- _Set exercise_:
Collect every line of the rows that contains the word "mountain" and copy each one out in full.

- _Material provided_:
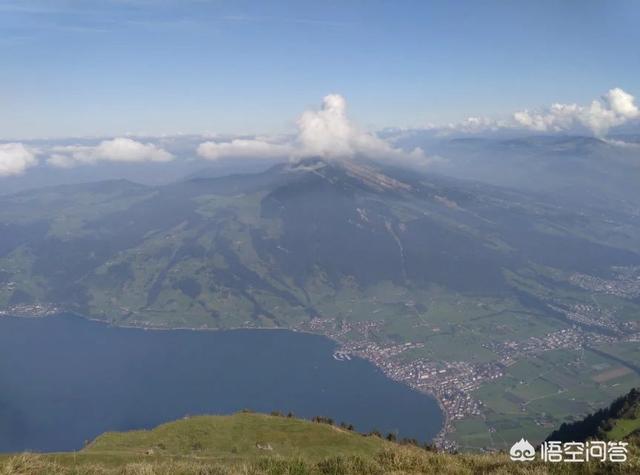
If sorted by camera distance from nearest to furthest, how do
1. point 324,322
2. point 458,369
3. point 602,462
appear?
1. point 602,462
2. point 458,369
3. point 324,322

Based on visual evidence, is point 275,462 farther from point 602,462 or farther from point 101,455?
point 101,455

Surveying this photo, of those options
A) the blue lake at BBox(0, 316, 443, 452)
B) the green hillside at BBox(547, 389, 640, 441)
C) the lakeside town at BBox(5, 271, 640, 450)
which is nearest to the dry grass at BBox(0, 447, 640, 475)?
the green hillside at BBox(547, 389, 640, 441)

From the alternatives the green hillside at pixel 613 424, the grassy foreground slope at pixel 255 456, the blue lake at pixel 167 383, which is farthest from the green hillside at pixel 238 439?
the blue lake at pixel 167 383

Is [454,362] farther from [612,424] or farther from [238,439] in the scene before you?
[238,439]

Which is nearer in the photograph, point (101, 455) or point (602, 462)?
point (602, 462)

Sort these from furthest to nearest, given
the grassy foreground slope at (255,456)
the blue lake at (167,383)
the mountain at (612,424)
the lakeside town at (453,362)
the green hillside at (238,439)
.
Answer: the lakeside town at (453,362) → the blue lake at (167,383) → the mountain at (612,424) → the green hillside at (238,439) → the grassy foreground slope at (255,456)

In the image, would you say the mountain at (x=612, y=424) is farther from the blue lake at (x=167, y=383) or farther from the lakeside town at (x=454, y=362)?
the blue lake at (x=167, y=383)

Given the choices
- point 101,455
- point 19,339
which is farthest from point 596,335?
point 19,339
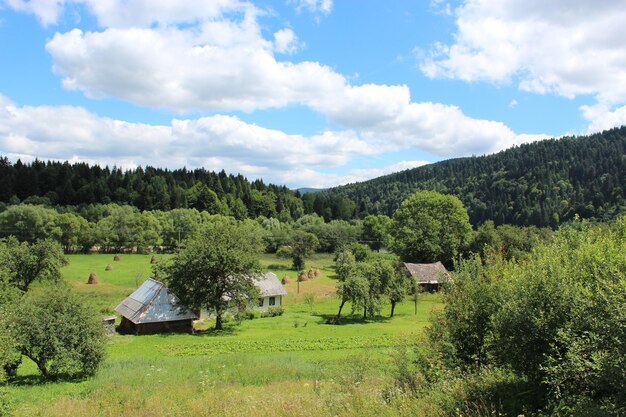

- _Output for this exercise_:
the mountain at (612,424)
Answer: the lakeside town at (453,362) → the blue lake at (167,383) → the mountain at (612,424) → the green hillside at (238,439) → the grassy foreground slope at (255,456)
In the image, would you say the mountain at (x=612, y=424) is farther from the blue lake at (x=167, y=383) or farther from the lakeside town at (x=454, y=362)?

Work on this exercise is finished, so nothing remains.